The E3 ligase membrane-associated RING finger 6 (MARCH6) plays a pivotal role in various cellular processes; however, its role in viral defense remains largely unexplored. In this study, we have elucidated a novel antiviral mechanism of avian MARCH6 against duck Tembusu virus (TMUV), revealing a previously uncharacterized host defense strategy. Notably, MARCH6 expression was significantly upregulated during TMUV infection in several duck cell lines, suggesting a conserved cellular response. Functional analyses revealed that overexpression of MARCH6 effectively suppressed TMUV replication, whereas its knockdown markedly enhanced viral replication. Mechanistically, MARCH6 directly interacts with the viral non-structural protein 5 (NS5), mediating its targeted degradation through an unprecedented E3 ligase activity-independent mechanism. Moreover, MARCH6 recruits the autophagic cargo receptor TOLLIP, which facilitates the NS5-TOLLIP interaction independent of ubiquitin signaling and subsequently directs NS5 to phagophores for degradation. These findings reveal a novel antiviral mechanism that focuses on the MARCH6-NS5-TOLLIP axis and represents a critical host defense strategy against viral infections.

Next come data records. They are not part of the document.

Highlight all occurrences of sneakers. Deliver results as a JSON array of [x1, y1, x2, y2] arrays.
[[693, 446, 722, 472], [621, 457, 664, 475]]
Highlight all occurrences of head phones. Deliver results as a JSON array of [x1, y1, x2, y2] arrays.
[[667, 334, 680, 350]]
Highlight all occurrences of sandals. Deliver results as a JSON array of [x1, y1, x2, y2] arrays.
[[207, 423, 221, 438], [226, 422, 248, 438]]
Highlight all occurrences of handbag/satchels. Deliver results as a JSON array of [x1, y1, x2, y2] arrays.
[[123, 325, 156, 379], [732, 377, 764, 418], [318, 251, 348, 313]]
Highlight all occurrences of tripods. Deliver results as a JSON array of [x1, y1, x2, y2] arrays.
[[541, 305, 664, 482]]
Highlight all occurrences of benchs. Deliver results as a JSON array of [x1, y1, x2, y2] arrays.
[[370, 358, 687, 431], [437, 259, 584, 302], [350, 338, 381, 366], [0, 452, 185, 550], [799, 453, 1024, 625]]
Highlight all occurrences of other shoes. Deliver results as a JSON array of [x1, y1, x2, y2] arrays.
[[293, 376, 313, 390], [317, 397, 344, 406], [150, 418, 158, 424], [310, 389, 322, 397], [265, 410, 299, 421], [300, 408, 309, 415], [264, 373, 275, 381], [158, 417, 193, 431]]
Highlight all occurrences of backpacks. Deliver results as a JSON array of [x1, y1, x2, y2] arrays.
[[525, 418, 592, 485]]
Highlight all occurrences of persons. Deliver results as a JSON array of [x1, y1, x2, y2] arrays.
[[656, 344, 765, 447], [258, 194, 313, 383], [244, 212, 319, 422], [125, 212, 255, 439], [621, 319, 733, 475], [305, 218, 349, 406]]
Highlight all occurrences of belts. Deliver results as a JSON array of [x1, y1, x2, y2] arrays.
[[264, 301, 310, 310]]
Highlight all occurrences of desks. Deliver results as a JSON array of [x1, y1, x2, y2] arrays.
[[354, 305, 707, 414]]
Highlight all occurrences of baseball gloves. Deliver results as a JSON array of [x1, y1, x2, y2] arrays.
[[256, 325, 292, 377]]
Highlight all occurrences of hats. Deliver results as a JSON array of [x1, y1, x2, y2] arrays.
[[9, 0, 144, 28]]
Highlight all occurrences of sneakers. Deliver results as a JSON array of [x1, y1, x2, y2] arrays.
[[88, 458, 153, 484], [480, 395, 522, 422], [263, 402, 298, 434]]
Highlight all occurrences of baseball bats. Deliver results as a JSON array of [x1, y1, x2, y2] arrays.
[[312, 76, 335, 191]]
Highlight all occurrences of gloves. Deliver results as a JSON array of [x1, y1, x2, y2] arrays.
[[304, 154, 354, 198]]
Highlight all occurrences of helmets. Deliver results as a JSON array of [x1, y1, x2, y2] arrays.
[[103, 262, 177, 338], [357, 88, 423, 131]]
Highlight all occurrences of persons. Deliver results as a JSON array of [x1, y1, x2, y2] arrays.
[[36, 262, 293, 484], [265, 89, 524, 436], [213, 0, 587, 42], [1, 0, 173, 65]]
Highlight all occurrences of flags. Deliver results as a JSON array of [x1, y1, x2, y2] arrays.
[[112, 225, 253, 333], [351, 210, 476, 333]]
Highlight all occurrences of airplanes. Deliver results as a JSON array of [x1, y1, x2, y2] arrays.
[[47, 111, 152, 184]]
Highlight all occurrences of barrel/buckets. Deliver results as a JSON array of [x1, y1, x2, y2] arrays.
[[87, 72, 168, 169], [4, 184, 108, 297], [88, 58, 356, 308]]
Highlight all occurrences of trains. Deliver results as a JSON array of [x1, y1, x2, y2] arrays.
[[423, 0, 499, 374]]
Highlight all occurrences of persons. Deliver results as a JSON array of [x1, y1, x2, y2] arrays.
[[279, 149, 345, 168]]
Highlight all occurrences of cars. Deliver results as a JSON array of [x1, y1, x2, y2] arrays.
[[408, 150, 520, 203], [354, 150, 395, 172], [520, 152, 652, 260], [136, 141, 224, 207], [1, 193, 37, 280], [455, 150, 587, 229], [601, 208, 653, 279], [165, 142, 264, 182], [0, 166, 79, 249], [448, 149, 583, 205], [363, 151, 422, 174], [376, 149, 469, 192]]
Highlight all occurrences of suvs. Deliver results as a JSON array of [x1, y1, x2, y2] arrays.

This study not only provides insights into the antiviral functions of MARCH6 but also emphasizes the importance of selective autophagy as a fundamental mechanism to control viral infection.IMPORTANCETMUV, an emerging pathogenic flavivirus, has rapidly spread across major duck farming regions in Asia since 2010, causing substantial economic losses in the duck industry. More recently, TMUV has expanded its host range, raising concerns about its potential threat to mammals. Understanding TMUV-host interactions is essential for developing effective treatments and vaccines. Here, we uncover a previously uncharacterized role of avian MARCH6 in antiviral defense against TMUV. We demonstrate that MARCH6 restricts TMUV replication through an E3 ligase activity-independent mechanism by targeting the viral NS5 protein for degradation. Notably, MARCH6 promotes NS5 degradation via selective autophagy by recruiting the cargo receptor TOLLIP, bypassing conventional ubiquitin signaling. These findings reveal a novel host antiviral strategy centered on the MARCH6-NS5-TOLLIP axis, broadening our understanding of selective autophagy in antiviral defense.